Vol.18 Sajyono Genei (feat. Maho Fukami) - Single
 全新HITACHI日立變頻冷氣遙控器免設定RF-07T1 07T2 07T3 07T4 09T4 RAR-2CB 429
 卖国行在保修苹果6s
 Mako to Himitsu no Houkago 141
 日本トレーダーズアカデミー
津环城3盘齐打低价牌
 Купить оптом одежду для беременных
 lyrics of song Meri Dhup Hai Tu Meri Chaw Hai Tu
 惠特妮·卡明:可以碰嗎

------

Task requirements ::
From the first line to the last, please quote the material above exactly.

Solved exercise ::
Vol.18 Sajyono Genei (feat. Maho Fukami) - Single
 全新HITACHI日立變頻冷氣遙控器免設定RF-07T1 07T2 07T3 07T4 09T4 RAR-2CB 429
 卖国行在保修苹果6s
 Mako to Himitsu no Houkago 141
 日本トレーダーズアカデミー
津环城3盘齐打低价牌
 Купить оптом одежду для беременных
 lyrics of song Meri Dhup Hai Tu Meri Chaw Hai Tu
 惠特妮·卡明:可以碰嗎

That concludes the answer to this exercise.